Planes and spacecraft benefit from even the smallest weight decrease, and magnesium alloys are used throughout the aerospace industry to make components that are stronger and lighter than components made of other metals. In the past, magnesium alloys were rarely used in airplane interiors due to flammability concerns, but improved alloys and a greater understanding of the metal’s properties have increased its use and allowed plane manufacturers to benefit from magnesium’s unique strengths.
Airplane exteriors already use magnesium alloys, but shifting regulations and developments surrounding alloy creation mean the metal will likely become a key part of plane interiors in the years to come.
The weight reduction improvements supplied by magnesium alloys are likely to enter many other fields as well. Everything from car wheels to bike frames could benefit from the inclusion of magnesium alloys, though high costs and issues with manufacturing have diminished interest in the metal in the past. New manufacturing techniques, including injection molding systems, are likely to enhance the viability of magnesium alloys in these types of applications.
Magnesium has been used in the automotive industry since the 1920s, adding a competitive edge to race cars due to weight savings. As the International Magnesium Association notes, there’s been increased interest in magnesium uses for automotive applications as of late due to increasing environmental legislation surrounding auto emissions.
“Fuel efficiency, increased performance and sustainability are top-of-mind issues,” the organization states. “Magnesium is currently being used in gearbox, steering column and driver’s air bag housings as well as in steering wheels, seat frames and fuel tank covers.” Car companies that use aluminum in their products include Audi (ETR:NSU), Ford (NYSE:F) and Mercedes-Benz.

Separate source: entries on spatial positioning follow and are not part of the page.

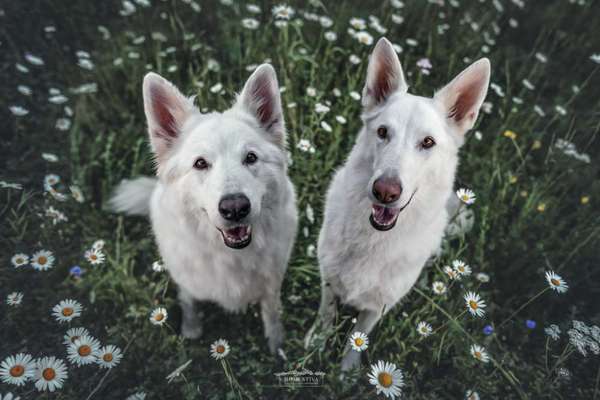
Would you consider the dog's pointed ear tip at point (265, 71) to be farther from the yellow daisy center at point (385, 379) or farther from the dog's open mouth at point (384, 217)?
the yellow daisy center at point (385, 379)

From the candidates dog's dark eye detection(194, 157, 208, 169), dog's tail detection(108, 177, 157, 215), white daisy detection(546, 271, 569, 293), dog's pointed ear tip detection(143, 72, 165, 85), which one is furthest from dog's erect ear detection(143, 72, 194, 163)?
white daisy detection(546, 271, 569, 293)

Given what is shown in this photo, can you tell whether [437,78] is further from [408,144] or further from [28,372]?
[28,372]

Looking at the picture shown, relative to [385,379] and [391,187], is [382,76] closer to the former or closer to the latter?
[391,187]

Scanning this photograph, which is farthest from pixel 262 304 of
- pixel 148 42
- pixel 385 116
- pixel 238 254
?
pixel 148 42

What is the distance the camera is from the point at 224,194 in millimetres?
1726

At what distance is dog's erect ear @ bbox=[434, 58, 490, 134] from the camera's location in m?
1.83

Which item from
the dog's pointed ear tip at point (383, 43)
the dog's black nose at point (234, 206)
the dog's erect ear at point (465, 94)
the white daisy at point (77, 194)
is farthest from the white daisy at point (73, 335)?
the dog's erect ear at point (465, 94)

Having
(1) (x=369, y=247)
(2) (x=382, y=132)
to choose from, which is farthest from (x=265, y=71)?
(1) (x=369, y=247)

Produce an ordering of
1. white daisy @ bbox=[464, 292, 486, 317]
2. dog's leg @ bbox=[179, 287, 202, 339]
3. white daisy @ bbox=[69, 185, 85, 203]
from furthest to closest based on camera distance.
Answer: white daisy @ bbox=[69, 185, 85, 203], dog's leg @ bbox=[179, 287, 202, 339], white daisy @ bbox=[464, 292, 486, 317]

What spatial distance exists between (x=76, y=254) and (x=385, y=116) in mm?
2348

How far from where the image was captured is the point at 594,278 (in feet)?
9.53

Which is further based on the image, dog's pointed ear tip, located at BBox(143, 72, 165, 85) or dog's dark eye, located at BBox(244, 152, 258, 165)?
dog's dark eye, located at BBox(244, 152, 258, 165)

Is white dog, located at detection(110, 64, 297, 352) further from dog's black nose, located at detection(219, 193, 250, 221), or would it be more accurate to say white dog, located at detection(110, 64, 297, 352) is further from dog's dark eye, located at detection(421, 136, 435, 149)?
dog's dark eye, located at detection(421, 136, 435, 149)

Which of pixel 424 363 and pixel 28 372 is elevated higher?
pixel 28 372
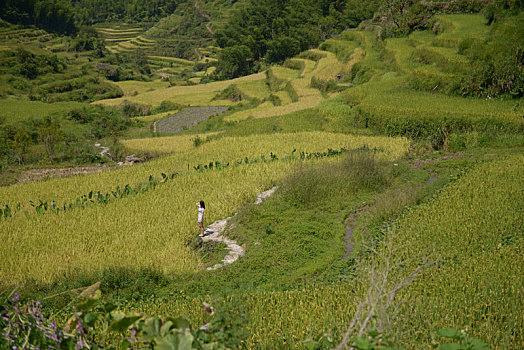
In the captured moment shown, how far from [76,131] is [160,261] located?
A: 24.6 meters

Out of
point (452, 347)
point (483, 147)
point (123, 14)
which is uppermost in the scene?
point (123, 14)

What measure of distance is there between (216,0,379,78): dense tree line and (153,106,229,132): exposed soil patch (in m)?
23.9

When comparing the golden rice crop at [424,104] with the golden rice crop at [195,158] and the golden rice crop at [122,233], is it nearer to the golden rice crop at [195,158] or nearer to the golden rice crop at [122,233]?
the golden rice crop at [195,158]

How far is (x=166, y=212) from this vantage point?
30.4 feet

Magnesium is used heavily in sporting equipment since it is lightweight and has good impact resistance. The metal can also be formed into intricate shapes, making it ideal for tennis rackets, golf clubs, archery bows and more.
Magnesium alloys also have favorable damping effects, allowing them to help inline skates and bicycles absorb shock and vibration.
As technology becomes more portable, battery capacity has become an important area of innovation. Magnesium has already begun to disrupt this space, and will be an important part of future battery developments.
While lithium-ion batteries are currently the battery of choice, they’ve made headlines for overheating from time to time, leading to dangerous fires. Magnesium-based batteries are less likely to overheat and offer improved energy capacity. This would be a boon for industrial and consumer applications, but the price and availability of magnesium remain problematic. Those issues, along with other technical considerations that are still being sorted out, are providing barriers to magnesium batteries gaining widespread adoption.
Still, magnesium could find its way into specialty battery applications in the near future.
Corrosion resistance on the horizon
Despite the massive weight savings provided by magnesium alloys, they have yet to find widespread use in some applications that are currently dominated by aluminum, steel and other metals. That is partially due to corrosion concerns — magnesium alloys generally feature metals that are prone to deteriorating after environmental exposure, which can be a problem in situations where durability is important.
That may change, however, with the development of new alloys that minimize the presence of corroding elements, according to Gizmag. These new metals could combine the weight savings of magnesium with enhanced durability, increasing the number of viable magnesium uses.
All in all, magnesium is likely to remain a critical element in manufacturing and other contexts far into the future, and the number of magnesium uses continues to expand.